"Parker e Beethoven ascoltavano il canto candido dell’esistente, ne inseguivano il movimento ritmico accarezzandone il silenzioso brusio per trasformarlo, da ultimo, nel rigoroso linguaggio di una musica assoluta".
Vi è un invito nel libro di Massimo Donà a ricordare l’origine, il tempo in cui canto e parola erano carichi di una potenza che solo il divino avrebbe potuto in qualche modo sopportare. Perché, allora, la lingua era musica, e il dire degli umani riusciva a farsi tramite di una manifestazione che, delle cose tutte, custodiva integro il carattere mitico.

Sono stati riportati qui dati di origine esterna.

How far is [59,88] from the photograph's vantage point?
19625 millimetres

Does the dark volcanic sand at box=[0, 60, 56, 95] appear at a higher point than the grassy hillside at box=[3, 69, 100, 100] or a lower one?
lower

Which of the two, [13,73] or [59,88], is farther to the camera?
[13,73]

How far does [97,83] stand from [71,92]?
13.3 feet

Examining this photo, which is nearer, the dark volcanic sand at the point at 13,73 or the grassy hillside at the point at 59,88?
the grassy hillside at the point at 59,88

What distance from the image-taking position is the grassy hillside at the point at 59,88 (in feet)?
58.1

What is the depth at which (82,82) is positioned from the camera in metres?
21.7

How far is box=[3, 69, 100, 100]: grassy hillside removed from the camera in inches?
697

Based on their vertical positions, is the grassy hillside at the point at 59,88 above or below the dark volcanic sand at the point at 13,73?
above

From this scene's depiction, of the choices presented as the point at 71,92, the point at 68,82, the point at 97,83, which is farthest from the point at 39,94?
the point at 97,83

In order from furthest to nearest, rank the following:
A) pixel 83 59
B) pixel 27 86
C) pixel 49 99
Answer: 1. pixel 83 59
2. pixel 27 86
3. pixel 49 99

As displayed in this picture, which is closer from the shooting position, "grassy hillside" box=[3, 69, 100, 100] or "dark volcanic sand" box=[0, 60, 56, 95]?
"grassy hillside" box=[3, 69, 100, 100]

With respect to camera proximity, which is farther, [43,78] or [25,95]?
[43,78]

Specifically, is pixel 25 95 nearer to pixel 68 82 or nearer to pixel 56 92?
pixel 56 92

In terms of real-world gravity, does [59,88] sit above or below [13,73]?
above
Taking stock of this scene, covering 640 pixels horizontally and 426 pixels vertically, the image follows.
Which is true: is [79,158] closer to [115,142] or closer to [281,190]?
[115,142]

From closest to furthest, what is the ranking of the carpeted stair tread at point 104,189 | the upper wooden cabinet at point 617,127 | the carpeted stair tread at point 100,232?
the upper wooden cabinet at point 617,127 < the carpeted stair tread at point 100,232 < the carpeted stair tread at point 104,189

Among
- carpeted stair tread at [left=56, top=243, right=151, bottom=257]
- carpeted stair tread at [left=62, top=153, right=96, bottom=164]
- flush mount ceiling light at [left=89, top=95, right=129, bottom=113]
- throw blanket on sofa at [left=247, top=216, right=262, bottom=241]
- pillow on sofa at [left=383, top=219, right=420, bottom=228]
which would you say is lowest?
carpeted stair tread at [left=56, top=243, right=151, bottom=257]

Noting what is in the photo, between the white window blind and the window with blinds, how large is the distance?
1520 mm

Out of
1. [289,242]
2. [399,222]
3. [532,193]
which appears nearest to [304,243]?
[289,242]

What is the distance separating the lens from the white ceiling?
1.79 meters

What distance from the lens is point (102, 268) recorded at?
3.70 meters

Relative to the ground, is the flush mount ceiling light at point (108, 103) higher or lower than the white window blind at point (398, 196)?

Questa la musica da cui sia Ludwig van Beethoven che Charlie Parker avrebbero scelto di farsi educare, amando l’inudibile partitura della natura in cui è avvertibile il timbro di un canto sovrumano. E forse una vera musica si costituisce come prova di una perfetta innocenza, perché non ancora tradotta e forse mai traducibile in algida concettualità, non chiamata in causa da questa o quella intenzione comunicativa.
"Non servendo a nessuno, libero è il suo aereo disegnarsi, perché mai schiavo né di fini, né di ideali, né di individui, né di stati, né di partiti né di religioni". Libero, proprio come l’inutile cinguettare degli uccelli tanto amati da Charlie Parker.